* **Source information**
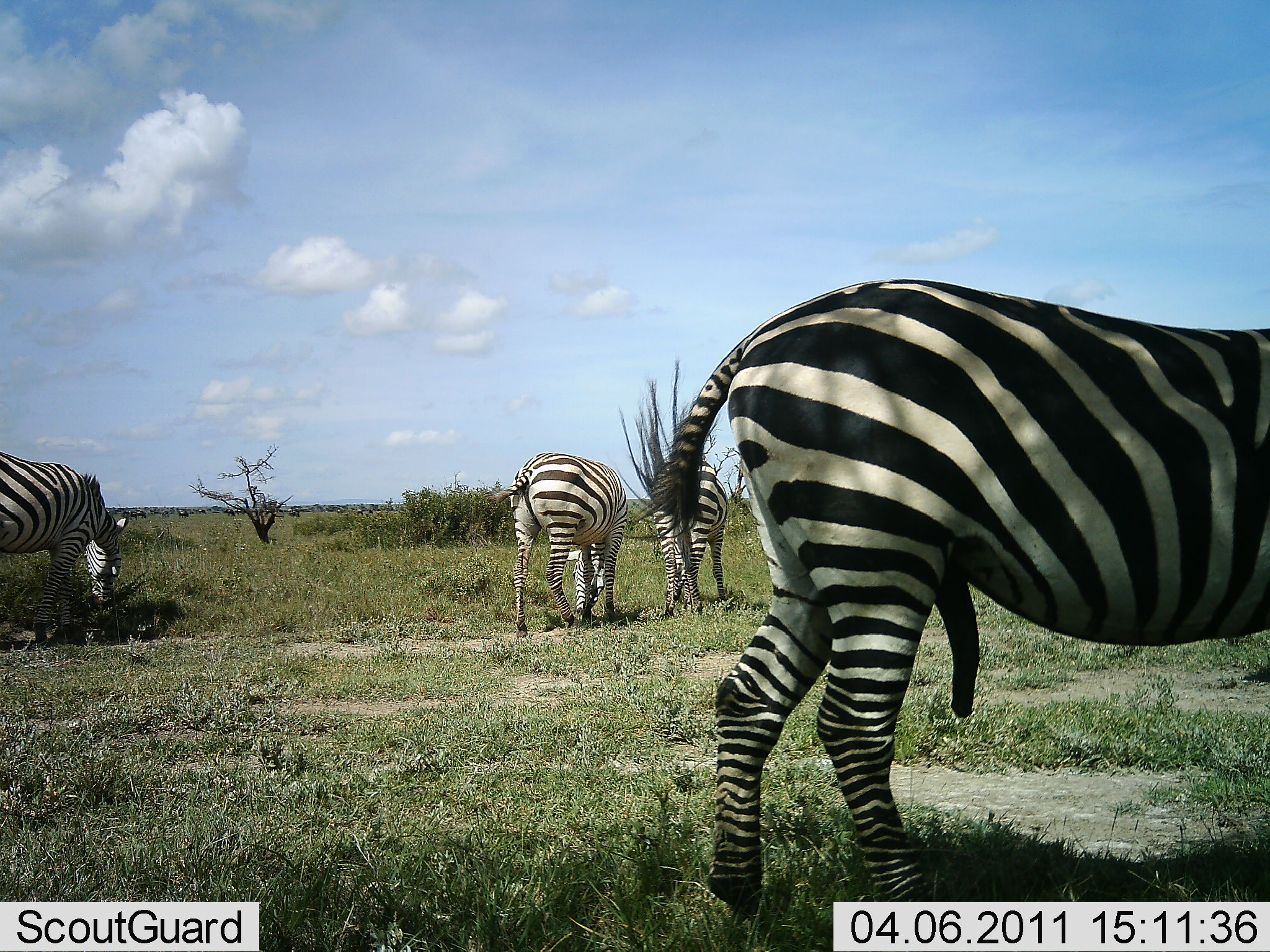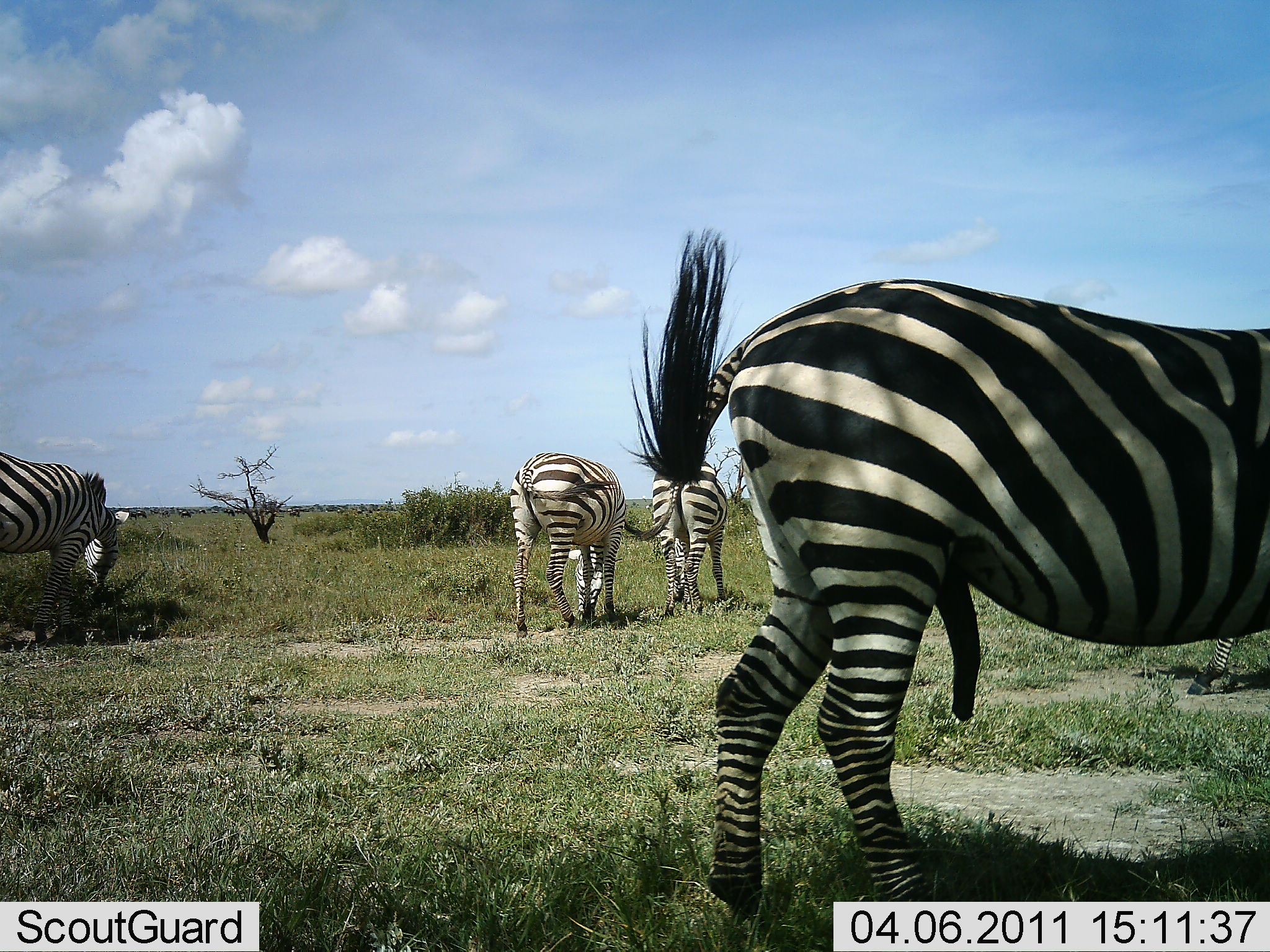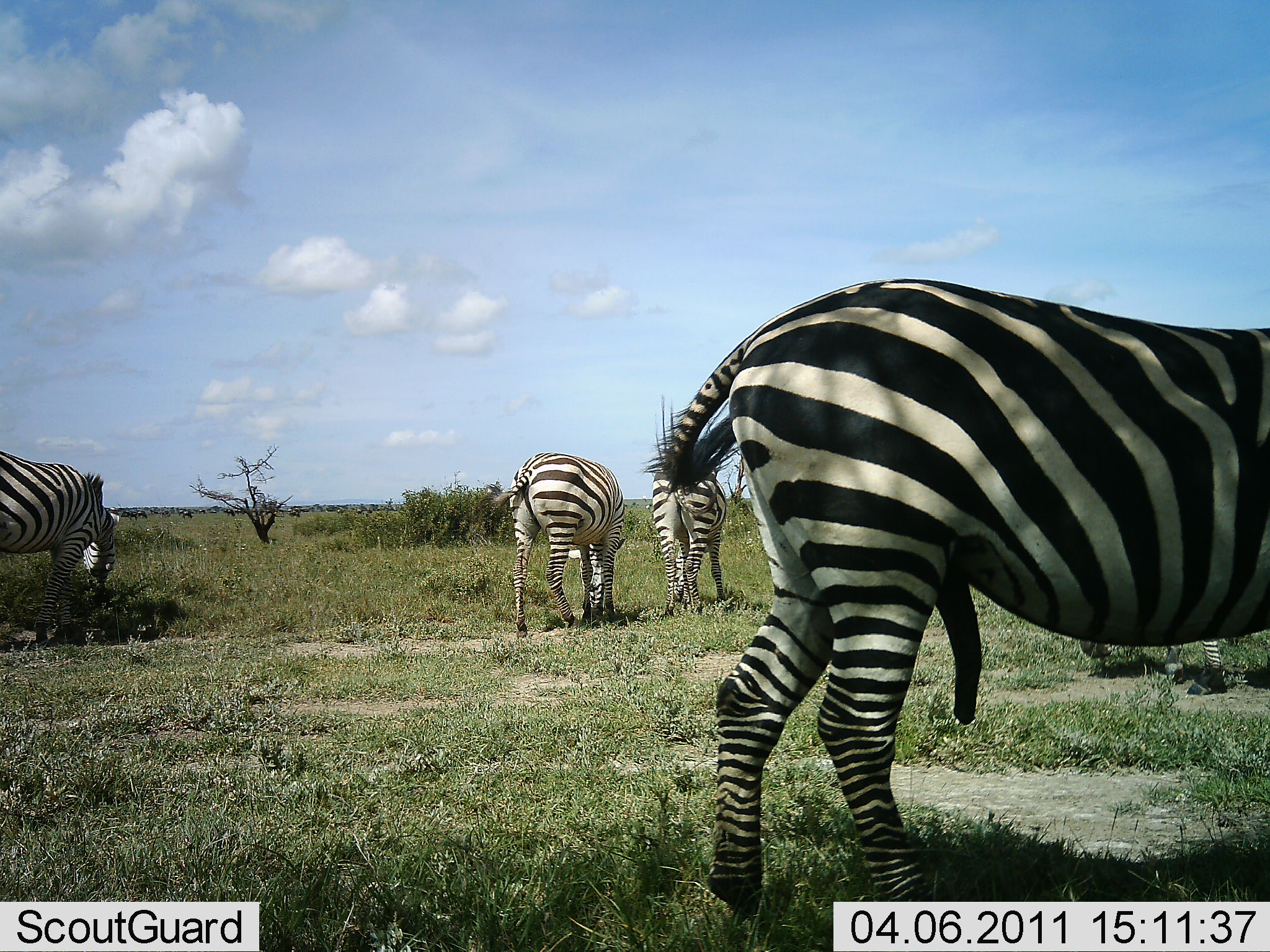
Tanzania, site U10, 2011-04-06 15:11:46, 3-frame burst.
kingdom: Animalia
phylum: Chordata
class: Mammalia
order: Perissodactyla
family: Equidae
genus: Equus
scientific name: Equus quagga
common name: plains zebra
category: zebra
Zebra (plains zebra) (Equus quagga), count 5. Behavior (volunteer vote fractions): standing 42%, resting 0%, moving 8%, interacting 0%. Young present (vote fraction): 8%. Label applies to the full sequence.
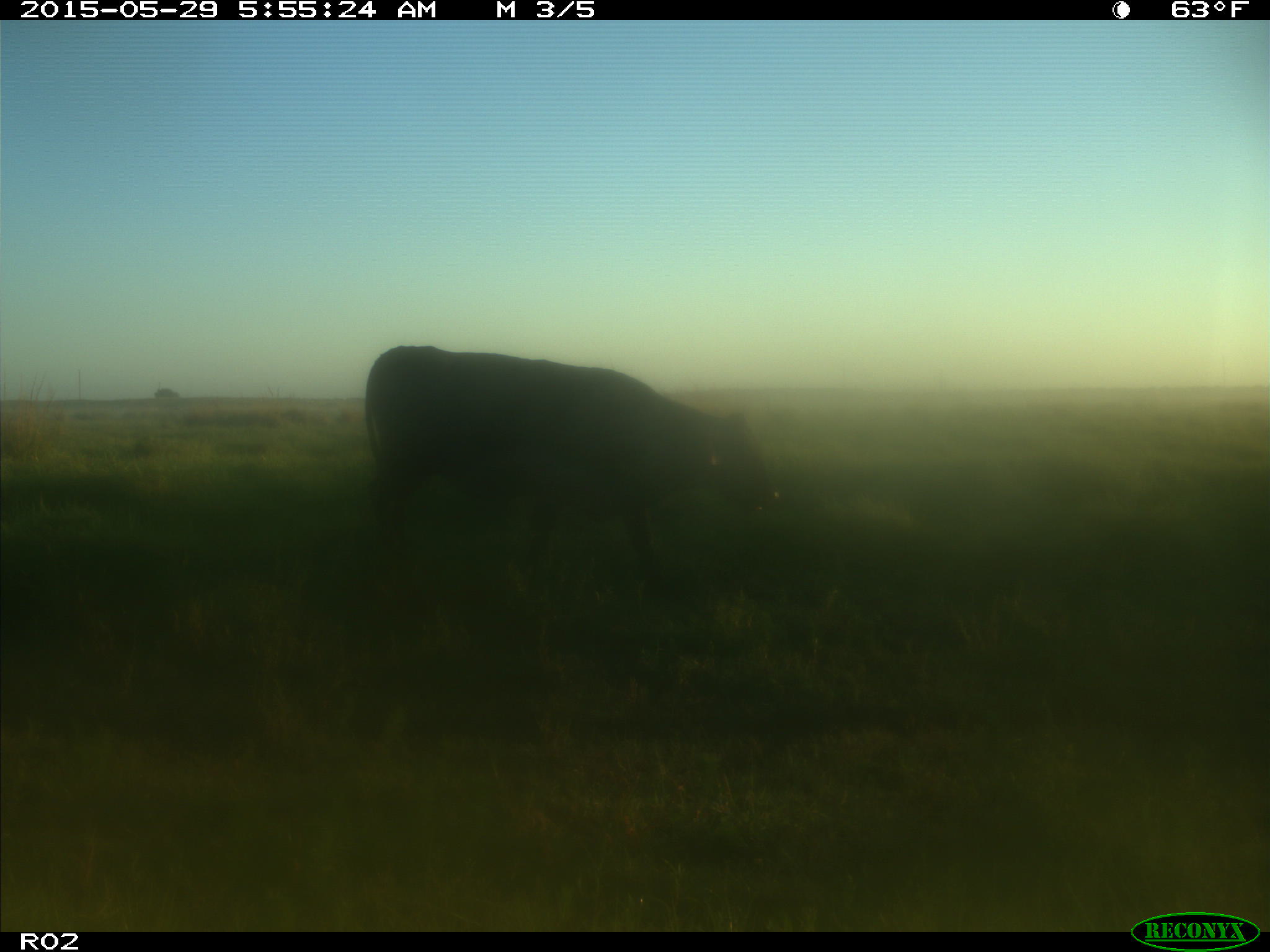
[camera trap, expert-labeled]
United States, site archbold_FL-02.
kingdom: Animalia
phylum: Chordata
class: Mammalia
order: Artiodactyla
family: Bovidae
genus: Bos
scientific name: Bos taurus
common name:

* **Exercise aim**
Every line from the one containing "[camera trap, expert-labeled]" through the final line of the data above is to be restated word for word, and nothing more.

* **Result of this exercise**
[camera trap, expert-labeled]
United States, site archbold_FL-02.
kingdom: Animalia
phylum: Chordata
class: Mammalia
order: Artiodactyla
family: Bovidae
genus: Bos
scientific name: Bos taurus
common name:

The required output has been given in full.